What’s the big deal with the Mpls.St.Paul Mag Restaurant Rater?
It’s not the Rosetta Stone. It’s not an expository critique of a subjective experience. It’s a widget.
Do ratings matter?
Yes, for about five minutes and then you get to go back and un-FUBAR the walk in, vendor accounts, and brunoise a 20 lb. bag of carrots, thankfully. Everything I needed to know about ratings, I learned from the owner of Joe’s Garage. I had received some positive buzz in the papers and was content that our passion was connecting to the diners. Closing the kitchen that night, I walked up to the bar to see if they needed to place an order. He swiveled in his stool introducing himself. I was surprised; a guy like this wouldn’t even interview me before and now he knew my name. With a warm hand shake and wide smile he said, “I guess you’re the new hot chef, enjoy it while it lasts because it won’t and don’t believe your own press.” I was still holding his hand when he swiveled back and felt his smile dampen out. He was right, but I hadn’t wanted any of those things, and if that’s what good ratings get you, you can keep ‘em if it makes people ugly.

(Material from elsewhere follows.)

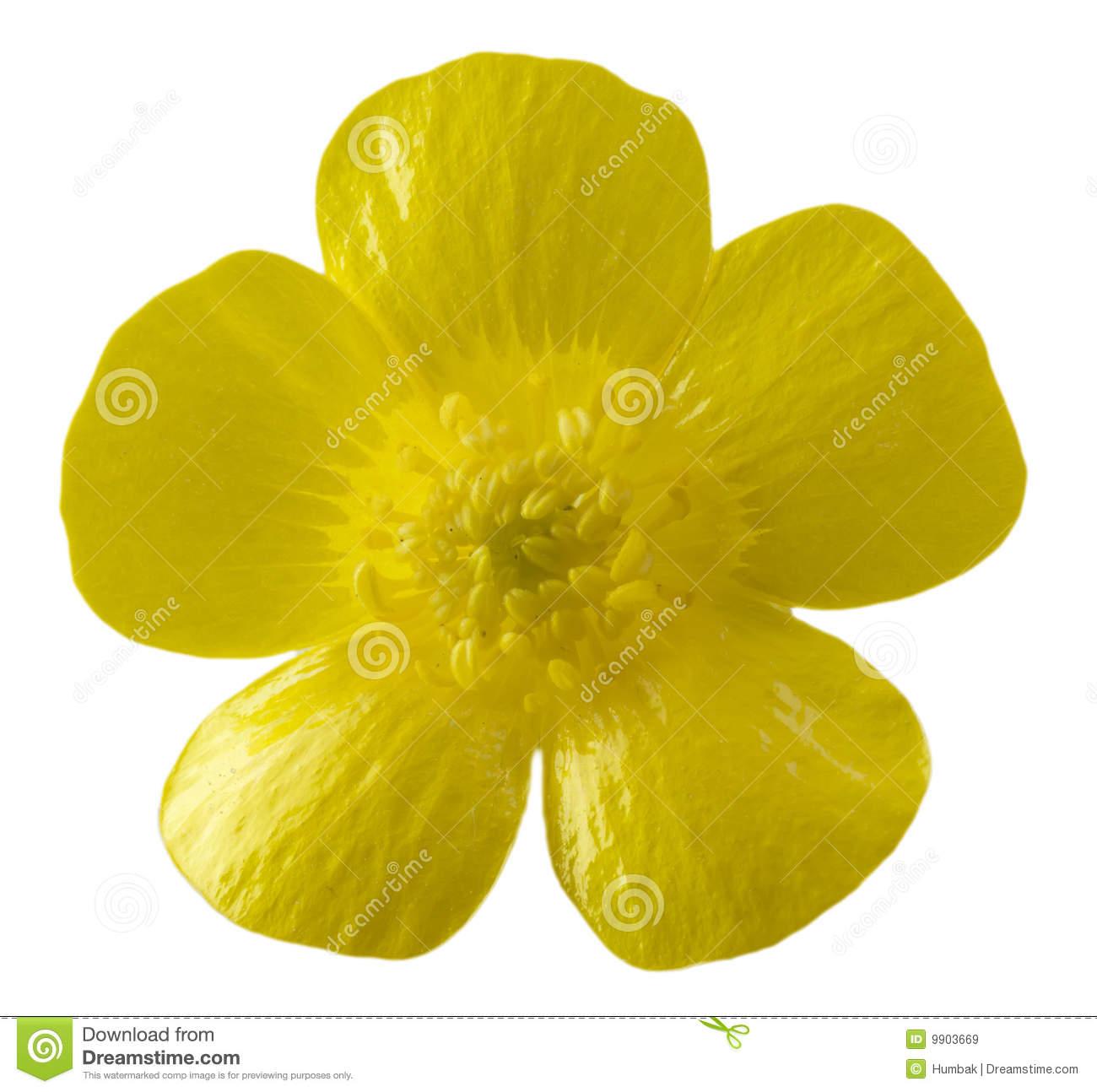 Buttercup Flower Clip Art.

What every chef knows about certain restaurant critics:
- The Liars: I have had reviews where approximately 30 percent of food described was factually wrong to the point where ingredients, whole dishes, and wines listed were never on the menu.
- The Frame Up: They whittle you down to fit a predetermined slant, hijacking the identity of the chef or concept to fit their own narrative, what they need it to be.
- The No-Show: When the critics don’t even go to the restaurant but call friends in the field to get their opinion and rehash it as their own.
- The Avatars: When the critic so staunchly aligns with a restaurant or chef it defies common sense.
Is the ranking of restaurants with an alphabetical, numerical, or symbolical system a valid tool? Is the local Bell Curve fair?
Ask any woman at PricewaterhouseCoopers Dublin office and she’ll tell you, no. On a total package scale, I’m about a solid 6. I’m too short, nose too big, and I’ve gone swishy on the backside. However, when I lived in Anchorage, I was definitely an 8.5 because I can break down an elk into primal cuts and change the oil in my 1977 CJ-5 Jeep. Then again, in Paris, I was lowly 2; I have the opposite of model-esque savoir faire. Strangely, I have found a majority of men believe they’re an 8, regardless of how unattractive or dirtballish the reality is. Just check out Lord Fletchers on any Saturday night. So no, ratings are not fair or even valid; the only authority they have is propelling the majority of the collective conscious in one specific location. Categorizing and ranking is human, grading anything subjectively is unnatural. There is no culinary Absolute Standard, that's the best thing about the business. You know how chefs grade each other?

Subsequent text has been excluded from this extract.